His concerns are:
- Human forecasters are unreliable because:
- As humans we are prone to attending best to data that confirms our prejudices.
- Sometimes there are incentives to be biassed (people prefer weather forecasters who predict rain when it turns out sunny rather than vice versa so there is a perverse incentive to over-forecast rain)
- As humans we like spotting patterns even in random noise
- Many of use are 'hedgehogs' who specialise in one very big idea (rather than 'foxes' who generalise in lots of ideas) and we seek to tell 'stories' that use data when it adds to the narrative and explains it away when it doesn't
- We're rubbish at estimating probabilities: in particular, we convert small probabilities into impossibilities and large probabilities into certainties
- Most patterns in data are swamped by noise
- Things such as earthquakes and stock markets follow a power law (probably because of feedback effects) which makes statistical forecasting possible but exact prediction impossible: we know the chance of a big earthquake striking LA but we don't know when it will happen
- You can only make a decent living from poker (or the stock market) while there are enough bad players/ investors in the pool whom you can exploit. As they drop out it becomes harder and harder to have an edge.
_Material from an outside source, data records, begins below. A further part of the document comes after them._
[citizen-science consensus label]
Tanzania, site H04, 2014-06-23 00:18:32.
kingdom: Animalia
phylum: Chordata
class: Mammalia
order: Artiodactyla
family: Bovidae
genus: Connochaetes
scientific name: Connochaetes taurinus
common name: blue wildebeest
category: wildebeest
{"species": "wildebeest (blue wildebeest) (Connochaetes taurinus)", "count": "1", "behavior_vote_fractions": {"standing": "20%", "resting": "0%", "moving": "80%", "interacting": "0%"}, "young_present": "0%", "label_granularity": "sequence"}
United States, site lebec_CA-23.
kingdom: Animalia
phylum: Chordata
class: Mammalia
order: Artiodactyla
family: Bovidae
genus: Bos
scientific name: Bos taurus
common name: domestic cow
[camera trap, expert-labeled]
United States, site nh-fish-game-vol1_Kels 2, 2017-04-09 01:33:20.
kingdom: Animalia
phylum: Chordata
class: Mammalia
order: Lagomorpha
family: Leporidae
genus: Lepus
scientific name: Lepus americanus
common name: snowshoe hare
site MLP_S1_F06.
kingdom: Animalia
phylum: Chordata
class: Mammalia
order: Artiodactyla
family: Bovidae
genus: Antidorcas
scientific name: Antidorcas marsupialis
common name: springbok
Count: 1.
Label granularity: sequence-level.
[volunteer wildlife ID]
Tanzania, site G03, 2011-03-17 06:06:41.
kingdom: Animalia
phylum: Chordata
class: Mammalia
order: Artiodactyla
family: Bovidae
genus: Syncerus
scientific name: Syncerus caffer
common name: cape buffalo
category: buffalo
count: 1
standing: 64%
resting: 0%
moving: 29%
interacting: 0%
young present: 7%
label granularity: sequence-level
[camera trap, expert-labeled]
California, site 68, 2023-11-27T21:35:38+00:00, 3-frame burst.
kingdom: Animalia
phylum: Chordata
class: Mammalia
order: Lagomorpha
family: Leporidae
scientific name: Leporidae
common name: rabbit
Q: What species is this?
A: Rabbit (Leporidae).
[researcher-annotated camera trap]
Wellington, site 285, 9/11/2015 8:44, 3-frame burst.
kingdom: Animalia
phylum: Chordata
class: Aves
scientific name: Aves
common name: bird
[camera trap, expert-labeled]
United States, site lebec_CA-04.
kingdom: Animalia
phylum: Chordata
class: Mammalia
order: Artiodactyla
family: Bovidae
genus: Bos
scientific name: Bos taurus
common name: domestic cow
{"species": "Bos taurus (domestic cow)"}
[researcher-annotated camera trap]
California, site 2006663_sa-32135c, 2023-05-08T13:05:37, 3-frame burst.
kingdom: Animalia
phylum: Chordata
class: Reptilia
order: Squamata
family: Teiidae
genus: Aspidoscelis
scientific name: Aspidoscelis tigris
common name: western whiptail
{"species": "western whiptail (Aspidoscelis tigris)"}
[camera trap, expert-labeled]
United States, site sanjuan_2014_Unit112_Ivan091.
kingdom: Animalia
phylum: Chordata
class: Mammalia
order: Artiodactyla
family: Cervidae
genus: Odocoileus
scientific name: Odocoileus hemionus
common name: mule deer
- Big data crunching methods ('data-mining') are likely to find patterns because if you have enough variables all wobbling randomly then for some time at least two of them will correlate. So the patterns data-mining finds are quite possibly false positives.
This means that you need to start with a theory before looking at the data.
This means that Bayesian logic is the way to go to detect patterns. First establish your prior probabilistic expectations, then run the experiment or check the data and then refine your probabilities.
This was a good book though it didn't live up to my expectations. It was easy to read but I was a bit bored by the obsession with baseball.